**Work required**
Repeat the over-under shotgun review word for word.

**Source text**
########################################

I just bought a RRL Sporting Clays engraved. Before you tell me I'm on crack and they don't make such a thing, call Ruger.
It was a limited time, special something or another. Basically it's just the engraved receiver version with the 30" sporting clays barrel set, a combination which normally isn't offered.
My first impression of it and IMHO the gun splits the difference between what one might describe as the Mossberg 500's of the O/U world and the more expensive snob-appeal guns.
That is what I expected for the price and is by all appearances what I received.
It is worth noting that at the published retail price the gun would be overpriced, but at typical www or shipped-to-your-favorite-FFL-from-a-warehouse-outfit prices, it seems to fit well in the market at that price point.
That is to say it's about what I expected at the price point it is realistically and universally available for.
My first impression of the gun is that it is uncharacteristically thin, both horizontally (across the receiver) and vertically.
That, with the nice (but not snob price/class) gold+engraving, the long barrels, the relatively low-volume (in my estimation) stock and forearm, and the separate barrels the gun has an overall lean and (to my eyes) attractive lines.

########################################

**Extracted material**

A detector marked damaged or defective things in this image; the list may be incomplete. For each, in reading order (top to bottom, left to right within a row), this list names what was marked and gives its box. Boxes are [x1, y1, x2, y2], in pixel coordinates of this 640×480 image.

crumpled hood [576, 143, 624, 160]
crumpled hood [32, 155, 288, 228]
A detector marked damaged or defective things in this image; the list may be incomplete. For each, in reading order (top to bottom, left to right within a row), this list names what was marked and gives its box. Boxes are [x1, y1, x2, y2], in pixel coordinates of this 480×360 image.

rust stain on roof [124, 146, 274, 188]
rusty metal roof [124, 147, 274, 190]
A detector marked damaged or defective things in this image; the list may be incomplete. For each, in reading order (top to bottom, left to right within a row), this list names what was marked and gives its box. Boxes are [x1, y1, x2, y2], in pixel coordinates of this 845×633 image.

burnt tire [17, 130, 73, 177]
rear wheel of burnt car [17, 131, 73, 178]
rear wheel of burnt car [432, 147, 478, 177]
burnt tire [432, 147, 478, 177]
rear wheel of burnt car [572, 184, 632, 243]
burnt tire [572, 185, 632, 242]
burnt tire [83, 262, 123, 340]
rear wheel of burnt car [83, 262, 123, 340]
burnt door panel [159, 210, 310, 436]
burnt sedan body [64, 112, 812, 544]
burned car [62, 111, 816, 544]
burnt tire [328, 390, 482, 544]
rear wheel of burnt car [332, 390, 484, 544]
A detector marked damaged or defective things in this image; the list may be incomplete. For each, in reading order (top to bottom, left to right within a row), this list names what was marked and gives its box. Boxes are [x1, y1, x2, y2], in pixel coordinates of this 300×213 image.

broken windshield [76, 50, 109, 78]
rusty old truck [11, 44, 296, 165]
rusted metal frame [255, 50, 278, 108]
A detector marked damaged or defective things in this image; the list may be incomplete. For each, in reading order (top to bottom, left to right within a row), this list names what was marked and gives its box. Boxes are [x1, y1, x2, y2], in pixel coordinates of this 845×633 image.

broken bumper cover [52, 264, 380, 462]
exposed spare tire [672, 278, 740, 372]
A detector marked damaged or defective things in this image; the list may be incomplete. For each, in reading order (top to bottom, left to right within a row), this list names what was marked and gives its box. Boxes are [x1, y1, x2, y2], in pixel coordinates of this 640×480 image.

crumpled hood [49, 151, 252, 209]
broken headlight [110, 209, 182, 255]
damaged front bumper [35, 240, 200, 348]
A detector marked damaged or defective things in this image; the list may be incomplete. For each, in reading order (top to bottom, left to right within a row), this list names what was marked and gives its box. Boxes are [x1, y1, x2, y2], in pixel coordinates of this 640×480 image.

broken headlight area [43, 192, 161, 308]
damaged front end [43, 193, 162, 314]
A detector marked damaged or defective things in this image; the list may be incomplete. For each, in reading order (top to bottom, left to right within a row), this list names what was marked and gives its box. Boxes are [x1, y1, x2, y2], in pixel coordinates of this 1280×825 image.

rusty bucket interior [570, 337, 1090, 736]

########################################

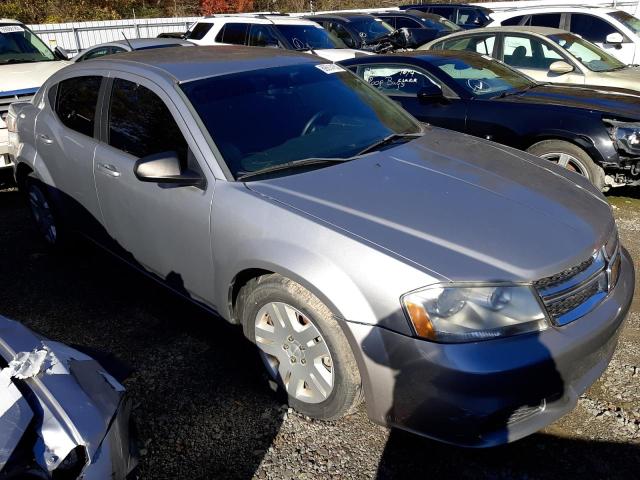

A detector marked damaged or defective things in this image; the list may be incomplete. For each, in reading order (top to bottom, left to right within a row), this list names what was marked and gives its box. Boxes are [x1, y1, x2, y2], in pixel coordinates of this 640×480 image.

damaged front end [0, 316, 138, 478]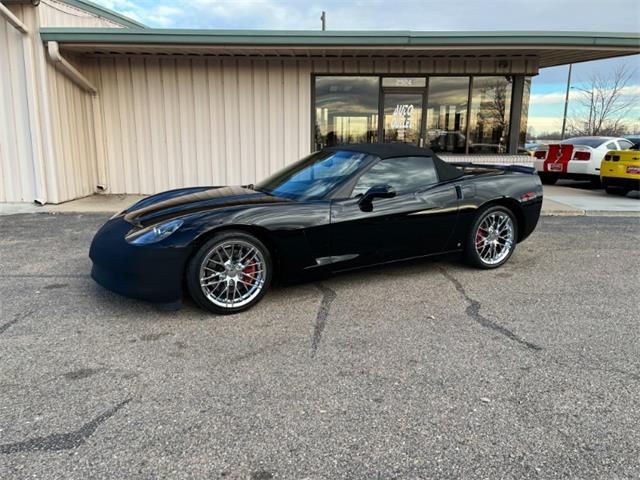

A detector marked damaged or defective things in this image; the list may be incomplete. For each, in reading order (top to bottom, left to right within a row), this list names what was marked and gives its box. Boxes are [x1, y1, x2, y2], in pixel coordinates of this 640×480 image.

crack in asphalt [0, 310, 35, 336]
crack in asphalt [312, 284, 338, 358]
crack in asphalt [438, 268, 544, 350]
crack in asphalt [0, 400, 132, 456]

########################################

**Output for this task**
I just bought a RRL Sporting Clays engraved. Before you tell me I'm on crack and they don't make such a thing, call Ruger.
It was a limited time, special something or another. Basically it's just the engraved receiver version with the 30" sporting clays barrel set, a combination which normally isn't offered.
My first impression of it and IMHO the gun splits the difference between what one might describe as the Mossberg 500's of the O/U world and the more expensive snob-appeal guns.
That is what I expected for the price and is by all appearances what I received.
It is worth noting that at the published retail price the gun would be overpriced, but at typical www or shipped-to-your-favorite-FFL-from-a-warehouse-outfit prices, it seems to fit well in the market at that price point.
That is to say it's about what I expected at the price point it is realistically and universally available for.
My first impression of the gun is that it is uncharacteristically thin, both horizontally (across the receiver) and vertically.
That, with the nice (but not snob price/class) gold+engraving, the long barrels, the relatively low-volume (in my estimation) stock and forearm, and the separate barrels the gun has an overall lean and (to my eyes) attractive lines.